In the first key study for the target chemical used based on the prediction done using the OECD QSAR toolbox version 3.3 with log kow as the primary descriptor and considering the six closest read across substances, toxicity on Oncorhynchus mykiss (previous name: Salmo gairdneri) was predicted for aluminium, 6-hydroxy-5-[(4-sulfophenyl)azo]- 2-naphthalenesulfonic acid complex (15790-07-5). The LC50 value was estimated to be 3.638 mg/l when aluminium, 6-hydroxy-5-[(4-sulfophenyl)azo]-2-naphthalenesulfonic acid complex exposed to Oncorhynchus mykiss (previous name: Salmo gairdneri) for 672hrs.   

 

Similarly in the second predicted report which was based on the prediction done using ECOSAR version 1.1, the long term toxicity on fish was predicted for test substance aluminium, 6-hydroxy-5-[(4-sulfophenyl)azo]-2-naphthalenesulfonic acid complex (15790-07-5). On the basis of effects observed in a static freshwater system, the NOEC value for the substance is estimated to be 107.088mg/l for fish for 28 days of exposure duration. Based on this value, it can be concluded that the test chemical aluminium, 6-hydroxy-5-[(4-sulfophenyl)azo]-2-naphthalenesulfonic acid complex (15790-07-5) can be considered as non-toxic to fish at environmentally relevant conentrations and can be considered not-classified as per the CLP classification criteria. 

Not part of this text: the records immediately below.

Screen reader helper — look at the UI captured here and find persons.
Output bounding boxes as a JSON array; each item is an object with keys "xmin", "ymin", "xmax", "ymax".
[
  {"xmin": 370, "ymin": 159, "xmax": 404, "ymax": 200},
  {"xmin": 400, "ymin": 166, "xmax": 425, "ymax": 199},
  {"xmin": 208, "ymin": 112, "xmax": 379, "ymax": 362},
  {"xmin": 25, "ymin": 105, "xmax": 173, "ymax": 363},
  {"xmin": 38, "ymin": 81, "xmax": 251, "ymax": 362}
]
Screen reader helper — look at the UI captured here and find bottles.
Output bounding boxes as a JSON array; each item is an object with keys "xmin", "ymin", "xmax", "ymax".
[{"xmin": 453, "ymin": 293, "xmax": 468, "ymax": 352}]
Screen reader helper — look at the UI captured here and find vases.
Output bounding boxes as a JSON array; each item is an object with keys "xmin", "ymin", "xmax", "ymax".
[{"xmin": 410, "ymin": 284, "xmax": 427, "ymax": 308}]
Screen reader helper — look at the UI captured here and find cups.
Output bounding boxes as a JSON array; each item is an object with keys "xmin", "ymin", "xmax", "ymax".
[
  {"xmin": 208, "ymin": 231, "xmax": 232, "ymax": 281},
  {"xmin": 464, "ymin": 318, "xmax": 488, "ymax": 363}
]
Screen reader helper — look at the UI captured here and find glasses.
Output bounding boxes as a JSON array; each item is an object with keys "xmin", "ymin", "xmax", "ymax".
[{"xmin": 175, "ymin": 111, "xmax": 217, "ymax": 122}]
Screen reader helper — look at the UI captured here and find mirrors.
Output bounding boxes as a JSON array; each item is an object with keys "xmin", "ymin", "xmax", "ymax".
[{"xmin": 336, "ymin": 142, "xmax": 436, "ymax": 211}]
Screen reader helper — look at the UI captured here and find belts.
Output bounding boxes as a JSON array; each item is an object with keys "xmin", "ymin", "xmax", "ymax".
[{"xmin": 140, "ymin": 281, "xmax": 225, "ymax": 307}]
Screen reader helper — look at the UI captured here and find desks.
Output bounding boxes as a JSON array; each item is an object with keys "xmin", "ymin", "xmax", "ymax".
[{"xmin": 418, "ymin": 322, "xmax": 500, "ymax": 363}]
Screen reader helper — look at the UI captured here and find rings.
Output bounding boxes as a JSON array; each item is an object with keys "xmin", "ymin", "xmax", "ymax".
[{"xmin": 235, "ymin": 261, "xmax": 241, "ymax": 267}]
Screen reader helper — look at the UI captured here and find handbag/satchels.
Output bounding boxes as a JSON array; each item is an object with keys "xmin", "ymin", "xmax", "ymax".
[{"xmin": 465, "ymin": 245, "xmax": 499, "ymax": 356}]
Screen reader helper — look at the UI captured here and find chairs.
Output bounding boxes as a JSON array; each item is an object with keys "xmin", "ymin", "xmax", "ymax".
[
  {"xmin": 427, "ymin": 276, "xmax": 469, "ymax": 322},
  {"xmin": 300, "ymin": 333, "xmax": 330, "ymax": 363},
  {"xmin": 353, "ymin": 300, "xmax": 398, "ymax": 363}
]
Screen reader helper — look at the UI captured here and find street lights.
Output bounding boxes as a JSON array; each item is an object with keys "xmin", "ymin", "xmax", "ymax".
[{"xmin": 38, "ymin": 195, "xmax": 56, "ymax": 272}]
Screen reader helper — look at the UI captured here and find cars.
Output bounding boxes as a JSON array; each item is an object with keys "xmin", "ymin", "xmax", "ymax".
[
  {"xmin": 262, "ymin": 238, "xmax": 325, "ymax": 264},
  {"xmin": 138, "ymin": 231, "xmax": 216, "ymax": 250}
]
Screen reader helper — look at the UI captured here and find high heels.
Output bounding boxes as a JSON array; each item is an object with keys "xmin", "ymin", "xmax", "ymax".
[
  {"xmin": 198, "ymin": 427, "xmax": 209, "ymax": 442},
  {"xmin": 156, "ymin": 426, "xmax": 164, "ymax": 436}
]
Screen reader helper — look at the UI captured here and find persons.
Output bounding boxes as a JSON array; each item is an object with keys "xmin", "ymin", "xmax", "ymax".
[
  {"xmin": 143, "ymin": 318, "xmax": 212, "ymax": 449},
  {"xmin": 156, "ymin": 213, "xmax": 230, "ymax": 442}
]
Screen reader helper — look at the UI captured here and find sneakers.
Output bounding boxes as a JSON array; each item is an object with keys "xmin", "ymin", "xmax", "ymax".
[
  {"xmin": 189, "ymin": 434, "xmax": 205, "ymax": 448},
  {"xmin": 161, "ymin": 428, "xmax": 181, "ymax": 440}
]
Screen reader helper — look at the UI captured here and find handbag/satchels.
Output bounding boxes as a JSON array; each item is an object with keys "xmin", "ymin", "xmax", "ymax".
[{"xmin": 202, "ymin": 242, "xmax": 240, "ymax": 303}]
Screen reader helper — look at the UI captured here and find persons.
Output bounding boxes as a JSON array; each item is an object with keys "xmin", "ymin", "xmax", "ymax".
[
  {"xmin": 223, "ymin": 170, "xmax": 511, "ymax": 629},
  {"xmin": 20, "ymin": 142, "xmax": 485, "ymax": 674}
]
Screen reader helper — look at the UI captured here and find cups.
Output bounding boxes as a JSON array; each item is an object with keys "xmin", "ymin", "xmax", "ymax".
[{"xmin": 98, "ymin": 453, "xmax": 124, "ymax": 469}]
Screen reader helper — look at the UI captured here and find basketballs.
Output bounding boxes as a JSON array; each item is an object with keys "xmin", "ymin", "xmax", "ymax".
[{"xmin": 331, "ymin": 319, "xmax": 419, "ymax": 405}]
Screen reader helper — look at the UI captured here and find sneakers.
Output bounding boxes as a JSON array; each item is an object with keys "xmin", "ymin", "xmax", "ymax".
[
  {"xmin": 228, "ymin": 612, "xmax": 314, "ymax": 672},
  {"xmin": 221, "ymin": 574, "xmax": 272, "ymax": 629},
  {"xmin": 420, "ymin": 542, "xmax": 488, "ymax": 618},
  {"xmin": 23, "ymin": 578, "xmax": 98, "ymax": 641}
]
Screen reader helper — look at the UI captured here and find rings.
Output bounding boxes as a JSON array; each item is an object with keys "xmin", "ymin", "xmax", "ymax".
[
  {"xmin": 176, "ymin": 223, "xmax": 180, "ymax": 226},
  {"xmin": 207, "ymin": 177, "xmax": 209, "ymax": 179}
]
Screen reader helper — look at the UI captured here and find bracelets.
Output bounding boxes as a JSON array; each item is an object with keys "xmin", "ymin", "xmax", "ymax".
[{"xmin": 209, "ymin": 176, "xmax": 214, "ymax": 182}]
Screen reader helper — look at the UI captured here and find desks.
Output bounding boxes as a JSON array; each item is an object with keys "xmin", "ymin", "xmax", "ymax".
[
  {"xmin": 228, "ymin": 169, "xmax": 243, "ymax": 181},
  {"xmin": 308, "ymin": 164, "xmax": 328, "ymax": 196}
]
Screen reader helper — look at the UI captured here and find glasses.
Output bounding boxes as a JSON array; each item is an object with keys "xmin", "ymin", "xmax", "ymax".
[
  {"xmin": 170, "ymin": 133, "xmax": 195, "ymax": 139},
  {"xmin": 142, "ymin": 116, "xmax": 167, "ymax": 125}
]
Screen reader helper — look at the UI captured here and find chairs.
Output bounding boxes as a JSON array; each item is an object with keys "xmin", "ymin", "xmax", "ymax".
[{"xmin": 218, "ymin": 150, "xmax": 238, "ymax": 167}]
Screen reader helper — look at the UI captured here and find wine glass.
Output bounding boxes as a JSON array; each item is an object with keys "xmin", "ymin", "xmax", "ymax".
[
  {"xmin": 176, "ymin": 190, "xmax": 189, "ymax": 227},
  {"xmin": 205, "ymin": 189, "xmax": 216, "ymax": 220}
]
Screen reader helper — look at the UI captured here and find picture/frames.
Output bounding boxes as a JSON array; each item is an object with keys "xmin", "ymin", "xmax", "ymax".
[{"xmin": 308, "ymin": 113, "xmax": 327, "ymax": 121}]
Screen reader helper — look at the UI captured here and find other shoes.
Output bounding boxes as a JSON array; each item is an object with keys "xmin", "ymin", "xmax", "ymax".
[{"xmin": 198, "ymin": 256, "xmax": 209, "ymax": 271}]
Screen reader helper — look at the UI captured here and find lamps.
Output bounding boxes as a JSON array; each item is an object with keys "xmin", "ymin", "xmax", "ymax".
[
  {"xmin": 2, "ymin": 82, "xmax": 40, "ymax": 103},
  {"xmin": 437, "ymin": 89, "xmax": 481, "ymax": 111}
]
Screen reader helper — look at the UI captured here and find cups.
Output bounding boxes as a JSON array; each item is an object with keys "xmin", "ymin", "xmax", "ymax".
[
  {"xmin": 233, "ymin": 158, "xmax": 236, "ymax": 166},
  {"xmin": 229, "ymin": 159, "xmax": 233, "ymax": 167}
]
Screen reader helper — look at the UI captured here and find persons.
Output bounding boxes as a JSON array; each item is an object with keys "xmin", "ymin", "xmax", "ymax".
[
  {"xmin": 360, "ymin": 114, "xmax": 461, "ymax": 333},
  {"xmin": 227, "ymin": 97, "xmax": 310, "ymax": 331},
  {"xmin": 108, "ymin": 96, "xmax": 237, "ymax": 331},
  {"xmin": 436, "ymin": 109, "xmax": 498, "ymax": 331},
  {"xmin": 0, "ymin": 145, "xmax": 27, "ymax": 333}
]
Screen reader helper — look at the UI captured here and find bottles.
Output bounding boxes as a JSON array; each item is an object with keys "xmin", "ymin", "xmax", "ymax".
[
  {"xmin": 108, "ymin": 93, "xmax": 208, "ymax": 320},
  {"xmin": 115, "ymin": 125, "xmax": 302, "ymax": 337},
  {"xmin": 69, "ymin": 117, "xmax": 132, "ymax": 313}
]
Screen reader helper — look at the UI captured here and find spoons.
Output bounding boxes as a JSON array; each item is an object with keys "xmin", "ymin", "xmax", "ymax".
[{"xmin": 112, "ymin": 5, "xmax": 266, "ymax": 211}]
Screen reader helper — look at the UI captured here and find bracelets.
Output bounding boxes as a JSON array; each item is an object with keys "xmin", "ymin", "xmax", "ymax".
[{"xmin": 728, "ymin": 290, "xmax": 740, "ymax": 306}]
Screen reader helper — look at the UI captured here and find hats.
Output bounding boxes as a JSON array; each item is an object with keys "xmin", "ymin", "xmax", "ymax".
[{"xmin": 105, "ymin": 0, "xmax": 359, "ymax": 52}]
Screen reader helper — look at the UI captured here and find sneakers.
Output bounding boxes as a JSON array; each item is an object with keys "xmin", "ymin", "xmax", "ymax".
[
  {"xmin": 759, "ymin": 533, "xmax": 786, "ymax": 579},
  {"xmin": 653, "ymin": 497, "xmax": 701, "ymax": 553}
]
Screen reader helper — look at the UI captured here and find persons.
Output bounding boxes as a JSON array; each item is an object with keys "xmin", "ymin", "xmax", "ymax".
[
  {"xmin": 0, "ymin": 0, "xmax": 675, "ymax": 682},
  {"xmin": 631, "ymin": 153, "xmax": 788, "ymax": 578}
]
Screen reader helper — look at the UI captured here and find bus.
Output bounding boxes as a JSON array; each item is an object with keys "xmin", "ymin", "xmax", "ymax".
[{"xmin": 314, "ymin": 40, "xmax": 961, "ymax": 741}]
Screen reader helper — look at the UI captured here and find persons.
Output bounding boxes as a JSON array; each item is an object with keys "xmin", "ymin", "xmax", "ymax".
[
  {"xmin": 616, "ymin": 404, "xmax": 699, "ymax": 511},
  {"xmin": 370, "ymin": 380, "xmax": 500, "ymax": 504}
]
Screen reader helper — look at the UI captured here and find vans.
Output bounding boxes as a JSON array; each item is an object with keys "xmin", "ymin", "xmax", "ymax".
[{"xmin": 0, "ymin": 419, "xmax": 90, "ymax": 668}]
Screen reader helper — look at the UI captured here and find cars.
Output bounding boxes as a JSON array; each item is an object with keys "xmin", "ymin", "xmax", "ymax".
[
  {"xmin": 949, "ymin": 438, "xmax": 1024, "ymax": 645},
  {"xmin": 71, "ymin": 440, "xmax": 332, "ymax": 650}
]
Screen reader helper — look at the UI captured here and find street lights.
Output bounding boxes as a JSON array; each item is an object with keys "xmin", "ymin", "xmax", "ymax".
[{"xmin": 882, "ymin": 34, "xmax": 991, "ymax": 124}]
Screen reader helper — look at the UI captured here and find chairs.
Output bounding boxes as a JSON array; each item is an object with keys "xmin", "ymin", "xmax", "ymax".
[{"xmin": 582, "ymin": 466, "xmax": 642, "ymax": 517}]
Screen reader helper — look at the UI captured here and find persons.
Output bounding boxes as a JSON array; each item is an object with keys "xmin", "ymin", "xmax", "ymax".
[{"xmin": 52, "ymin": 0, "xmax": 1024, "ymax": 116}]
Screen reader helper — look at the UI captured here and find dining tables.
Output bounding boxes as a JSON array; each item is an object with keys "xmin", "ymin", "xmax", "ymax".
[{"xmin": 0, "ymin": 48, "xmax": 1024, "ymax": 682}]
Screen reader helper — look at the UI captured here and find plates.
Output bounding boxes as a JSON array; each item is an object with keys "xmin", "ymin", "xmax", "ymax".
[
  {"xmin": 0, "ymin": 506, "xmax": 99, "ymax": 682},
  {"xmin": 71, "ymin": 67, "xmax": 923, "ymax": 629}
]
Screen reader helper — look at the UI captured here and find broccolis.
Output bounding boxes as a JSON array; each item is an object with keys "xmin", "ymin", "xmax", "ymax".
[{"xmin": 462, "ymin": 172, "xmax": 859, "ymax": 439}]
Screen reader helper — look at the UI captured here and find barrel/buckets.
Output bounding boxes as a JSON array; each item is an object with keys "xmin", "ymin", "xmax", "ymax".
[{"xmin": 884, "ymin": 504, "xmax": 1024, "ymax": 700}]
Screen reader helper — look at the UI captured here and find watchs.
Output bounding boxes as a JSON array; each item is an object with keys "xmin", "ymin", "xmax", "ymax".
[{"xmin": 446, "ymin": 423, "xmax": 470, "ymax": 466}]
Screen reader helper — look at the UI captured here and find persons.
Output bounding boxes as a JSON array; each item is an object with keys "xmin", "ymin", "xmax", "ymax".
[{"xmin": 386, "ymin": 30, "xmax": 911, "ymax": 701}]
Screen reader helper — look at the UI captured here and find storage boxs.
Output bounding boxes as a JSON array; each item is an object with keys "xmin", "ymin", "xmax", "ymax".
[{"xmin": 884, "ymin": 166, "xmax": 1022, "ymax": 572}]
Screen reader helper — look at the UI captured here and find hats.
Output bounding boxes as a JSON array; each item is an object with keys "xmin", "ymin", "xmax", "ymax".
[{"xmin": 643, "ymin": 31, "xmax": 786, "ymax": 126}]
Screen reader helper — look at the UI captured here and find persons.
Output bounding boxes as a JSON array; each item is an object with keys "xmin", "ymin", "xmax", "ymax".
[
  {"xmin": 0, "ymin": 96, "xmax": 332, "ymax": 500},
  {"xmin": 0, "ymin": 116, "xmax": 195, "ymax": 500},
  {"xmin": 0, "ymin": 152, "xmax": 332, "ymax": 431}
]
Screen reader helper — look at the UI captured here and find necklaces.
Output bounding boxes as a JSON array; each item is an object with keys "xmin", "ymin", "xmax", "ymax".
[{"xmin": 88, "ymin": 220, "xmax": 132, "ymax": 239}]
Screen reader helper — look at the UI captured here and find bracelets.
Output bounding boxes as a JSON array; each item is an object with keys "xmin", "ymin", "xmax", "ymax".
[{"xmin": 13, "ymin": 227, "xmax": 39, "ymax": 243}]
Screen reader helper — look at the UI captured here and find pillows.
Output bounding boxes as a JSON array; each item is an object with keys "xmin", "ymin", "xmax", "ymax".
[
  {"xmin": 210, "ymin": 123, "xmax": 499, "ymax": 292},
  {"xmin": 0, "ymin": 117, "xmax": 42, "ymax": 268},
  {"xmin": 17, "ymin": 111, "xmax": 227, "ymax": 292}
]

Based on the predicted value, it can be concluded that the test chemical aluminium, 6-hydroxy-5-[(4-sulfophenyl)azo]-2-naphthalenesulfonic acid complex (15790-07-5) can be considered as non-toxic to fish at environmentally relevant conentrations and can be considered not-classified as per the CLP classification criteria. 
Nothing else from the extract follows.